Running the pipeline

# Build a single dataset
python -m scripts.pipeline.build <slug>

# Build everything in a family
python -m scripts.pipeline.build --family uci
python -m scripts.pipeline.build --family public-bi

# Build every dataset in the manifest
python -m scripts.pipeline.build --all

# Loosen validation (warn instead of error on row-count drift)
python -m scripts.pipeline.build <slug> --loose

# Regenerate the derived docs after a build
python -m scripts.pipeline.docs            # both files (datasets.md + handlers.md)
python -m scripts.pipeline.docs datasets   # just datasets.md
python -m scripts.pipeline.docs handlers   # just handlers.md

# Catalog views that used to be markdown live as list_datasets flags now
python -m scripts.pipeline.list_datasets --columns [<slug>...] [--column-grep PATTERN]
python -m scripts.pipeline.list_datasets --coverage [--source parquet|vortex]
python -m scripts.pipeline.list_datasets --no-vortex --json    # vortex-skip slugs + reasons
python -m scripts.pipeline.list_datasets --hydrate --long      # hydration candidates

# Post-process: promote JSON-annotated string columns to VARIANT in-place
python -m scripts.pipeline.tighten_variant            # every built parquet
python -m scripts.pipeline.tighten_variant <slug>...  # specific slugs

# Emit a sibling .vortex for every spec that opts in via convert.vortex: true
python -m scripts.pipeline.convert                    # respects per-spec flag
python -m scripts.pipeline.convert <slug>...
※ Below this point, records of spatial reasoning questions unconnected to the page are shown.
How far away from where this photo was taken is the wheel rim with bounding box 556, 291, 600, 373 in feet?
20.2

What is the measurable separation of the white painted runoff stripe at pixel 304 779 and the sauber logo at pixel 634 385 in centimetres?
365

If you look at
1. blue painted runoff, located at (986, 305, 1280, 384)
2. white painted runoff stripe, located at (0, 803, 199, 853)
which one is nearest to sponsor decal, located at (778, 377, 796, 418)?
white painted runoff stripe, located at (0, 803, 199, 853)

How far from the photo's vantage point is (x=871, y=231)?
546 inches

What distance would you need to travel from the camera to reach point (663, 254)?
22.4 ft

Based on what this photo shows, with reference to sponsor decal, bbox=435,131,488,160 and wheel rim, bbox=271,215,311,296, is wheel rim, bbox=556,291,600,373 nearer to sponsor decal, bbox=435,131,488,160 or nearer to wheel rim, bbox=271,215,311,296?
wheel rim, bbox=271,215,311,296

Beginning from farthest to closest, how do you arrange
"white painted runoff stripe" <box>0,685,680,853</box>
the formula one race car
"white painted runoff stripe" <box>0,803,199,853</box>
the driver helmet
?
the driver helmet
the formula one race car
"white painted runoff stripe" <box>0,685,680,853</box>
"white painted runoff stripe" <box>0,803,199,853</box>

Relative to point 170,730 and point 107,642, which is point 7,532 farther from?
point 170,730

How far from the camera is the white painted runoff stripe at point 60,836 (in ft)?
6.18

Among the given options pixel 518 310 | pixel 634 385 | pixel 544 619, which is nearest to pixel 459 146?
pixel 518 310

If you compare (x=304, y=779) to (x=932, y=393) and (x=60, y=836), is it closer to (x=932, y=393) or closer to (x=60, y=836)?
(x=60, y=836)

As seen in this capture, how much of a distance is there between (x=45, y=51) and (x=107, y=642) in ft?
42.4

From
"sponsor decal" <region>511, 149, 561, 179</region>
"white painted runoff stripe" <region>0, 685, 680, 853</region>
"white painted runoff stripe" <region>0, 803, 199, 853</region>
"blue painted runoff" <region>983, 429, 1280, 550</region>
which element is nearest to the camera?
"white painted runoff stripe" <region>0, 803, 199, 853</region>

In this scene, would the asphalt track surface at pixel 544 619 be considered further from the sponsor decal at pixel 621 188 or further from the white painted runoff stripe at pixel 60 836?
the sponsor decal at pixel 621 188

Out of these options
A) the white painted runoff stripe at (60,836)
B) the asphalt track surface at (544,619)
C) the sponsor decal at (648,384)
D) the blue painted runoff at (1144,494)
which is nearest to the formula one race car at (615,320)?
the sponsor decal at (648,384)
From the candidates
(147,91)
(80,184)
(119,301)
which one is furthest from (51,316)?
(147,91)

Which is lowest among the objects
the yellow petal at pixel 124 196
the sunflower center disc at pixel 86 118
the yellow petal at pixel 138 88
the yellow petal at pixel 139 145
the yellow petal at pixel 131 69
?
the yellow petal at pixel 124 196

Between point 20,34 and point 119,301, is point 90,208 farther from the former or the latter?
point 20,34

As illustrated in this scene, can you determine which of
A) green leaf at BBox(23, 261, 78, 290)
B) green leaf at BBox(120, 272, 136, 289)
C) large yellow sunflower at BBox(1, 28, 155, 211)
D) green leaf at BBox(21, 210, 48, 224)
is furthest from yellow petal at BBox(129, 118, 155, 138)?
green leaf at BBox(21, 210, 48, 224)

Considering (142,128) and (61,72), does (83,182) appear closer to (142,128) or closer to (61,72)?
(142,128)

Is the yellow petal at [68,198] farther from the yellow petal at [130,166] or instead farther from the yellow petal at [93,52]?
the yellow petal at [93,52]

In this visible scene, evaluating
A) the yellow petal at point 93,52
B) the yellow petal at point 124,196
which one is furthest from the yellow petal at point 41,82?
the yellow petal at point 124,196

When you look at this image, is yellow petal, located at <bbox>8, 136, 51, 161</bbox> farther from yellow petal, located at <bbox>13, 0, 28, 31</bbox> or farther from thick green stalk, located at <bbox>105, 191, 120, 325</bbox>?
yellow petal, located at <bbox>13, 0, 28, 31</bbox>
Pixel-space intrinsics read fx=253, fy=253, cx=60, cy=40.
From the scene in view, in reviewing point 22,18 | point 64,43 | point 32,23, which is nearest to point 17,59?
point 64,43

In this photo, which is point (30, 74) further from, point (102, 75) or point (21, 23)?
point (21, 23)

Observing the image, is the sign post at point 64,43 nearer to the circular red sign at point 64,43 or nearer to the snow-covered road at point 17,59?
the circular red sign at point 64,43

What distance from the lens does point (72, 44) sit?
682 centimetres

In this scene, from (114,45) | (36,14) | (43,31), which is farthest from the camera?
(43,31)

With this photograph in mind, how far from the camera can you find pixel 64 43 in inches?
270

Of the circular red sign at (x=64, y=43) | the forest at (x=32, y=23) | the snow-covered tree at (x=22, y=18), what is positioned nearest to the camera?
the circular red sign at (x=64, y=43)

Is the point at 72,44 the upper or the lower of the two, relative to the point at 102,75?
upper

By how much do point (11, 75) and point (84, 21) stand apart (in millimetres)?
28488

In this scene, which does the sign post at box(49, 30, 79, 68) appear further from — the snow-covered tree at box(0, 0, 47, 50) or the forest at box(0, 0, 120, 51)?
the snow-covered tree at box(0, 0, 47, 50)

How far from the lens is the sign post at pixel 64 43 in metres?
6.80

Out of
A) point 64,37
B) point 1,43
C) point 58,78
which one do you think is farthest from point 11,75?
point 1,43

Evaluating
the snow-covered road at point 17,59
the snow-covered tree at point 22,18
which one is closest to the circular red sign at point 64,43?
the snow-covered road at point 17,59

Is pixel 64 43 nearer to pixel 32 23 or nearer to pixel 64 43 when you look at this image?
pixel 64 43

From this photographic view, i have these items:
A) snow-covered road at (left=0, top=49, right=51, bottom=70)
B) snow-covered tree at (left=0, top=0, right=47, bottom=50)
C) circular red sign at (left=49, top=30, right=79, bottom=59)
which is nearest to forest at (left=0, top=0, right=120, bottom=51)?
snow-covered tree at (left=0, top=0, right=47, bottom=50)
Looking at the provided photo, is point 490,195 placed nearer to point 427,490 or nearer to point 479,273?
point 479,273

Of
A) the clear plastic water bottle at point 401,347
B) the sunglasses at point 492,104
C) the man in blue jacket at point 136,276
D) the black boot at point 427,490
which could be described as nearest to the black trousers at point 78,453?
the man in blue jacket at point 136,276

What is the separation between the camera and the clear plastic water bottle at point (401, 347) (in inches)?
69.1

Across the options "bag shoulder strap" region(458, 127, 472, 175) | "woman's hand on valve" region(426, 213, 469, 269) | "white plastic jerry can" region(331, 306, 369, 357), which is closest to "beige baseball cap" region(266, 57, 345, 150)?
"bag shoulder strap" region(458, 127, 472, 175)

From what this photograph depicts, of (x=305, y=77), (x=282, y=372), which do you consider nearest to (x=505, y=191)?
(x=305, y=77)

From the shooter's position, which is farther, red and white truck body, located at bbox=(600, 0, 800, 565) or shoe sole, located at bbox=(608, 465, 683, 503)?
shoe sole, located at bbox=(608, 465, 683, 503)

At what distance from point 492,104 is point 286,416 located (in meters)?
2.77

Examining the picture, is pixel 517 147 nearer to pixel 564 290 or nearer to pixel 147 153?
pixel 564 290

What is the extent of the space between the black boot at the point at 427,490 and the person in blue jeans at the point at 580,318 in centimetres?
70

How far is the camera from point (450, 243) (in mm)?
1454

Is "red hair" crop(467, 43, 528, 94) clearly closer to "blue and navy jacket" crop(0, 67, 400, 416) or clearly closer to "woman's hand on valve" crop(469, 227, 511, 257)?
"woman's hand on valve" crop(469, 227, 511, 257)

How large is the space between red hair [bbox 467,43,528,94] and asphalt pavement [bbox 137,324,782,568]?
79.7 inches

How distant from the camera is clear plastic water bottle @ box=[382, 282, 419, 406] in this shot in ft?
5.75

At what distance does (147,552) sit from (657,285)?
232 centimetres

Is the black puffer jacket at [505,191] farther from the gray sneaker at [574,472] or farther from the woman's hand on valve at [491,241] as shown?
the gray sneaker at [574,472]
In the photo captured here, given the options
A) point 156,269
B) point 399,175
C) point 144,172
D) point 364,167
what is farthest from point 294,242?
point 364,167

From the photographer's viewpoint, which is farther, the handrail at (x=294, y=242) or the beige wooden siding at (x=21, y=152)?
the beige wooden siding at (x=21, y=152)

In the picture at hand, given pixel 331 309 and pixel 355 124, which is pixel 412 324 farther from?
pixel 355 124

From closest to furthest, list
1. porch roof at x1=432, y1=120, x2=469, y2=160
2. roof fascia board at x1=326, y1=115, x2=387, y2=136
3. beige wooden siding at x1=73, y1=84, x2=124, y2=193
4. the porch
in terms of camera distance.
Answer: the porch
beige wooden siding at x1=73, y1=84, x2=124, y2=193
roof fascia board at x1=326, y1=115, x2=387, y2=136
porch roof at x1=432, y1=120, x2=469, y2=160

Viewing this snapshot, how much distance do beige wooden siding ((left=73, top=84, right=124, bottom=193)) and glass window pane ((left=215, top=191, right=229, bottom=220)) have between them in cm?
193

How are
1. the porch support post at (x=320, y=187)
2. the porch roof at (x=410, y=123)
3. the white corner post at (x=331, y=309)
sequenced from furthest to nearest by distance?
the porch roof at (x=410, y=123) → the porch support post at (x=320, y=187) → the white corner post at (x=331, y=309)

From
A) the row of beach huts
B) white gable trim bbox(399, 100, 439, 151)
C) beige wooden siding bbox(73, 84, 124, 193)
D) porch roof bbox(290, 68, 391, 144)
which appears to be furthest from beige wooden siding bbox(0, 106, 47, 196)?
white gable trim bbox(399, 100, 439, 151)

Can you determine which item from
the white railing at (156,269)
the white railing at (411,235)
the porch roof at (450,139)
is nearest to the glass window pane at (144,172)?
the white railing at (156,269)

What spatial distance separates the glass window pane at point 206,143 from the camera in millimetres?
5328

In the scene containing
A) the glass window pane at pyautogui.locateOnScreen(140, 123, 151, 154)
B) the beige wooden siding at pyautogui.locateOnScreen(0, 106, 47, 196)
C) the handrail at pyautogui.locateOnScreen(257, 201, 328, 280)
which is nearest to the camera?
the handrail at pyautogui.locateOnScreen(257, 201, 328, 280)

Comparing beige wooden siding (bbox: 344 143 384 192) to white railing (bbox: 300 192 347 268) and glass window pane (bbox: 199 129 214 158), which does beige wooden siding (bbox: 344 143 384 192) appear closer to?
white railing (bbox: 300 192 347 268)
# Optional stage 8: dereference URL columns into parquet-hydrated/<slug>.parquet.
# Off by default β€” only for slugs that opted in via the `hydrate` block.
# Safety filter ON by default; bypass requires --unsafe-allow-all-domains
# AND --i-accept-the-risk. See HYDRATING.md for the full discussion.
python -m scripts.pipeline.hydrate <slug>             # one slug
python -m scripts.pipeline.hydrate <slug> --limit 100 # first N rows (recommended for first run)
python -m scripts.pipeline.hydrate --all              # every spec with hydrate

# Read-only inspection / triage
python -m scripts.pipeline.status --fast --missing-only       # filesystem state across the manifest
python -m scripts.pipeline.validate_manifest                  # static checks on sources.json (schema + cross-checks)
python -m scripts.pipeline.list_datasets --family uci         # filter the catalog without grepping JSON
python -m scripts.pipeline.list_datasets --handler tighten_types --long
python -m scripts.pipeline.list_datasets --grep '\bgeo' --long
python -m scripts.pipeline.browse                             # interactive TUI (requires --extra tui)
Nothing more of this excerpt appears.